5. (Optional) Run workers in the cloud

You can run your workers on your local machine, but if you want to scale it up cloud servers at any point, you can run the Docker image.

One-step launch with fly.io:

fly launch
fly secrets set WORKER_API_KEY=your-api-key-uuid VITE_CONVEX_URL=https://your-animal-123.convex.cloud

Building it manually:

docker build -t llama-shepherd -f Dockerfile .

Run it:

docker run -it --rm -v /tmp/.ollama:/root/.ollama --name llama-shepherd -w /app llama-shepherd

Running Convex locally

You can run the open source backend locally.

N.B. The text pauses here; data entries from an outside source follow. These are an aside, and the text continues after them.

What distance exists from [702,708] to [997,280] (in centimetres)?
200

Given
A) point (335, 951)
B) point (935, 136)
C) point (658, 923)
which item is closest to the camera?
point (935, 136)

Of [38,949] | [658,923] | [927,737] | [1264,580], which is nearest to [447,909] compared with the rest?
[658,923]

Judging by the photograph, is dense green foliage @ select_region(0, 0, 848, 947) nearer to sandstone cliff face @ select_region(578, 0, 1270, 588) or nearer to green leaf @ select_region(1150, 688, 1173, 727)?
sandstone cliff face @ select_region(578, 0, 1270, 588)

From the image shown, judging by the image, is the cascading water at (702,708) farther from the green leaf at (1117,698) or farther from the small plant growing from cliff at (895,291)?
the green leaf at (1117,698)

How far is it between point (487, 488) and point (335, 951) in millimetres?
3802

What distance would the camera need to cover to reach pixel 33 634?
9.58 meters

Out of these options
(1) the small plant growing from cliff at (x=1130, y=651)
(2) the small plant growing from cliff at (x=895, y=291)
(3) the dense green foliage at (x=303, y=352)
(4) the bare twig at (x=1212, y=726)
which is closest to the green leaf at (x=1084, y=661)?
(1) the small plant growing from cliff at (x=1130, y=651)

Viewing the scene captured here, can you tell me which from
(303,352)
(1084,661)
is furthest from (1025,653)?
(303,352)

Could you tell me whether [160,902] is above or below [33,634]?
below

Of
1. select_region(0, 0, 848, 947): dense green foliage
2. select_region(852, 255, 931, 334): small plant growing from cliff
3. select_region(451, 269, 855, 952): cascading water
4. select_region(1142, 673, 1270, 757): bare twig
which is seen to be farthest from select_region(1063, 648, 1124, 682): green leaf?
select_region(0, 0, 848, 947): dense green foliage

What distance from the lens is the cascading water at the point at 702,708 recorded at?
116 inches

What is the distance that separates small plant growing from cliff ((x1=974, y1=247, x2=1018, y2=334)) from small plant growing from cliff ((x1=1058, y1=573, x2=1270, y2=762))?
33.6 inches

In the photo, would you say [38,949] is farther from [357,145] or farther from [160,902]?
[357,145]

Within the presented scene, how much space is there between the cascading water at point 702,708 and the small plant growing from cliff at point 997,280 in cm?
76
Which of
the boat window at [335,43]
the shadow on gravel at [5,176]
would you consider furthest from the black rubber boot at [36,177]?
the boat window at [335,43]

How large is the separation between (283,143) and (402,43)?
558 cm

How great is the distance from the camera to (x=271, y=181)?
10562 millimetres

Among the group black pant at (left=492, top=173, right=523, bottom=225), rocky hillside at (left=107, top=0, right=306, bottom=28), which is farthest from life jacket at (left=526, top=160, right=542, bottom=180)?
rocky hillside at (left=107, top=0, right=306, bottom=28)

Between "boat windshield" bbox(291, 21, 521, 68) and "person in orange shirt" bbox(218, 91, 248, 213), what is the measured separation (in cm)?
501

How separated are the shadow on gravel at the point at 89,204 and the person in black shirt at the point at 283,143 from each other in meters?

I've simplified the setup to download and run the binary with:

# You need to have just installed: https://github.com/casey/just
just run-local-backend

This will override the url that the frontend uses to talk to the backend in .env.local and sync your code to the local backend.

You can then change your package.json scripts from convex dev ... to just convex dev ... and the normal commands npm run dev will work. To run other Convex commands, swap npx for just: e.g. just convex run ... instead of npx convex run ....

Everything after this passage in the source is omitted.